L’évolution des contraintes industrielles et plus particulièrement dans le domaine de la défense entraîne une rupture dans la conception des cartes électroniques. Aujourd’hui, les produits doivent présenter un panel de fonctions numériques et analogiques de plus en plus vaste. Il est nécessaire que l’ensemble de ces fonctions soit intégré sur des supports de plus en plus petits et qu’elles présentent des débits toujours plus importants. La miniaturisation croissante des circuits intégrés et l’augmentation des vitesses d’horloge permettent aujourd’hui de répondre à ces contraintes et de créer des cartes plus denses tout en améliorant leurs performances. Cependant, ces évolutions technologiques entraînent également une dégradation de la qualité des signaux et une augmentation des perturbations électromagnétiques au sein des cartes, ce qui oblige les concepteurs à revoir leurs méthodologies, processus et règles de conception dans le but d’assurer la maîtrise de l’intégrité des signaux et de minimiser les interférences.
Depuis la création du premier circuit intégré en 1958 par Texas Instrument et la première formulation de la loi de Moore énoncée en 1965 par Gordon Moore, l’électronique numérique connaît une évolution exponentielle. En 40 ans la gravure d’un transistor est passée de 10µm à 45nm, ce qui entraîne une intégration croissante du nombre de transistors au sein des circuits intégrés proche de ce qu’avait prévu Gordon Moore. Aujourd’hui, ce nombre s’élève à plus d’un milliard [INTEL].

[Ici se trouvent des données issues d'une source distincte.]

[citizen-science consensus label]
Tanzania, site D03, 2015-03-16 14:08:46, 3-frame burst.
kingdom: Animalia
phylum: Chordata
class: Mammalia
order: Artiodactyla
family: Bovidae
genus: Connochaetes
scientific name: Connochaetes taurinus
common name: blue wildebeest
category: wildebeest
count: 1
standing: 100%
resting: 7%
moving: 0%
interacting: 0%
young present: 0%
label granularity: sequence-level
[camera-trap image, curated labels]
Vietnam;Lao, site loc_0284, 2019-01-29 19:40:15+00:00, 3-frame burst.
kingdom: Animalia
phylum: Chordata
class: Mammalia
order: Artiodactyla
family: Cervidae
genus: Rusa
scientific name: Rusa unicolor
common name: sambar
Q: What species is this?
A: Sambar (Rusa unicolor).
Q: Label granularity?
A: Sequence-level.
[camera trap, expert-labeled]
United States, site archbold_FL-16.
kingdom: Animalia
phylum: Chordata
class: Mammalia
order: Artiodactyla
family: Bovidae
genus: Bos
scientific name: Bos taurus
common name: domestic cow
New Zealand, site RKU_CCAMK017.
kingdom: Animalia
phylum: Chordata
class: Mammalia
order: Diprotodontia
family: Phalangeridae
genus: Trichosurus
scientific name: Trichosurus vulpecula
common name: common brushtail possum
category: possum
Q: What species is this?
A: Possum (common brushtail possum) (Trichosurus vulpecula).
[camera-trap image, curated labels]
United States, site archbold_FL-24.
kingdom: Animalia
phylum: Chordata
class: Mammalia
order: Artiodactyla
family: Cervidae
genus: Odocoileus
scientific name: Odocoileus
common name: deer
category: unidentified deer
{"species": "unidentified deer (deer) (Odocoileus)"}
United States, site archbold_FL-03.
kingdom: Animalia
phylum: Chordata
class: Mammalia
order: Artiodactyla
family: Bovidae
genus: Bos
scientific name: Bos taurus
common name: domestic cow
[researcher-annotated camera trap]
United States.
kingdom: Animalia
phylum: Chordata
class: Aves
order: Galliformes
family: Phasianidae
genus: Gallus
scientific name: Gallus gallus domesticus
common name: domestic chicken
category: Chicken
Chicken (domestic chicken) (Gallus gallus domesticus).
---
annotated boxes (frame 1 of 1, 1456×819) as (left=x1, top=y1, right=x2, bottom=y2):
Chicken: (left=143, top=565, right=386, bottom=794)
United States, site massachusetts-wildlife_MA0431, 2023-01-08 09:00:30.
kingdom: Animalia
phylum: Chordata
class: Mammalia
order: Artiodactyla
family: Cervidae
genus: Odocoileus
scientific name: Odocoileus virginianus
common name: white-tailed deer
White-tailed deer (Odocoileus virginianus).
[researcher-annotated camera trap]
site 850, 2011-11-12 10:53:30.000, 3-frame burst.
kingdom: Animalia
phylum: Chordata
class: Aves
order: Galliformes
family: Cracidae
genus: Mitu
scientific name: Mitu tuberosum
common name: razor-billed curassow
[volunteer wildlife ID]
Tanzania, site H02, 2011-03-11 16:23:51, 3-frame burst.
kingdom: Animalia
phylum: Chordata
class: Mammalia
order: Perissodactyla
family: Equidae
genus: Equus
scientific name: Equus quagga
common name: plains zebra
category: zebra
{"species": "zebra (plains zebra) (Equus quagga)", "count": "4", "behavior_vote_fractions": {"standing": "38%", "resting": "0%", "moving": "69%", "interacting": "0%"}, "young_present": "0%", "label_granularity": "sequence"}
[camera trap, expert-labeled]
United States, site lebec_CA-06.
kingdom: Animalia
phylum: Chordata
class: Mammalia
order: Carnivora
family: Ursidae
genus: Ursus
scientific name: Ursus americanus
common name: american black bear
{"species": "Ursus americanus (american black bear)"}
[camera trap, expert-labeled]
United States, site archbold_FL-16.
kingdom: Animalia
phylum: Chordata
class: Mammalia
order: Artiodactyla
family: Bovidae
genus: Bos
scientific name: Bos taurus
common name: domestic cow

BESOINS ET CONTRAINTES INDUSTRIELLES
L’évolution technologique et la multiplication des contraintes sur les cartes conçues dans l’industrie, et plus particulièrement dans l’industrie de défense, entraînent une multiplication des phénomènes d’intégrité de signal au sein des circuits imprimés. L’analyse et la simulation de ces phénomènes sont donc devenues incontournables. Pour rester compétitif en termes de coûts et de délais, l’objectif est de réaliser une carte numérique rapide à haute densité d’interconnexion qui fonctionne au premier essai, c’est-à-dire sans mettre en œuvre au préalable de prototype intermédiaire. La détection et la résolution d’un problème de conception est souvent possible, alors que la détection d’un défaut d’intégrité de signal a posteriori est beaucoup moins aisé. De plus, la résolution de ce type de problème peut devenir quasiment impossible. Par exemple, un problème de diaphonie sur une couche interne de l’empilage peut être fatal au fonctionnement de l’ensemble de la carte. La réalisation d’un nouveau circuit est incontournable et engendre donc des dépassements de budgets et des retards importants, qui sont inacceptables dans un contexte industriel.
Description d’une carte électronique
Une carte électronique est composée de deux éléments : les composants et le circuit imprimé. En termes de composants (figure 3), on trouve les passifs (condensateurs, résistances et inductances) qui sont principalement utilisés pour la mise en œuvre des circuits d’alimentation, pour les configurations des composants (analogiques et numériques) et pour l’adaptation des signaux. Ils sont de plus en plus nombreux et représentent en moyenne un encombrement de 26 % de la surface de la carte. Ensuite, il y a les composants analogiques pour l’implantation des réseaux d’alimentation et pour les fonctions d’émission radio. Les circuits intégrés numériques sont également nécessaires pour les parties de traitement et calcul numérique. Ces deux familles présentent un taux d’occupation des cartes de 49 %. Enfin, on trouve sur les cartes des connecteurs et des composants divers (transistor / diode / …) qui représentent un encombrement de 25 %.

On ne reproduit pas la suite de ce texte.